**Task brief:**
Only the lines from the one containing "class: Reptilia" through the last line of the entries are wanted. Transcribe them exactly.

Items from a dataset
++++++++++

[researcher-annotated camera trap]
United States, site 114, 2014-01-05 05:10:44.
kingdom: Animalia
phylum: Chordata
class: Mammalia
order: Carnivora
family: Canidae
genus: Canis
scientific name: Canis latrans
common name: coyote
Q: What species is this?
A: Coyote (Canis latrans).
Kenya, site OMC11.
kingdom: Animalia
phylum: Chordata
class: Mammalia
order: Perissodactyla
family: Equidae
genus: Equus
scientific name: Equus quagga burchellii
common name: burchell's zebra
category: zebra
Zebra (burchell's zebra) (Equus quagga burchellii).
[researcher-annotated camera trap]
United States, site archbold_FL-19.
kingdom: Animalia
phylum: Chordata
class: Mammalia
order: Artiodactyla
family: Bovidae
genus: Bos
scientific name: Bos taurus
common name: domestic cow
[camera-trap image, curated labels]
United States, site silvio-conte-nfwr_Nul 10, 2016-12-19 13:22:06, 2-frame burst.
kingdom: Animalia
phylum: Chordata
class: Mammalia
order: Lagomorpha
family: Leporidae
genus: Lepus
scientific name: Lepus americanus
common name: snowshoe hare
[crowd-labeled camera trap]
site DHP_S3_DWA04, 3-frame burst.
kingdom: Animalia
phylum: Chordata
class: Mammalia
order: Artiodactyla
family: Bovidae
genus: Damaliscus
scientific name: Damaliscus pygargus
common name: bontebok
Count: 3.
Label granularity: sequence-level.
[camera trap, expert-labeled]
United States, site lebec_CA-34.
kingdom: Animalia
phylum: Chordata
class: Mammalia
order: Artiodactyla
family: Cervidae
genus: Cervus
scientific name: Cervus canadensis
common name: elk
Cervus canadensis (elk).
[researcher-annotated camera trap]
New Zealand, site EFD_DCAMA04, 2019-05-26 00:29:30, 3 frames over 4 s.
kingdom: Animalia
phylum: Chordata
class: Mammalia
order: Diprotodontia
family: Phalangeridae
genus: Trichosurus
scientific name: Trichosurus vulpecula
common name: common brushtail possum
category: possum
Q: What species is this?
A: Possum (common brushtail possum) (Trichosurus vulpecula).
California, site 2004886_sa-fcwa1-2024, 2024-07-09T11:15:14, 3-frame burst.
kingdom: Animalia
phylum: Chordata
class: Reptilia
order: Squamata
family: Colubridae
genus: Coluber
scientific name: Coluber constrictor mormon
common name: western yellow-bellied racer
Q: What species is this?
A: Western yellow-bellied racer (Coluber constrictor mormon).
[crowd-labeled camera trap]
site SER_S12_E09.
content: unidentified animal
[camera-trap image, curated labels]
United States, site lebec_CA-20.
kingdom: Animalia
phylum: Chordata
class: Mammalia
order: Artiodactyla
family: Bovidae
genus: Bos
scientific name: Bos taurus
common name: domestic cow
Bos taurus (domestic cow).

++++++++++

**Response:**
class: Reptilia
order: Squamata
family: Colubridae
genus: Coluber
scientific name: Coluber constrictor mormon
common name: western yellow-bellied racer
Q: What species is this?
A: Western yellow-bellied racer (Coluber constrictor mormon).
[crowd-labeled camera trap]
site SER_S12_E09.
content: unidentified animal
[camera-trap image, curated labels]
United States, site lebec_CA-20.
kingdom: Animalia
phylum: Chordata
class: Mammalia
order: Artiodactyla
family: Bovidae
genus: Bos
scientific name: Bos taurus
common name: domestic cow
Bos taurus (domestic cow).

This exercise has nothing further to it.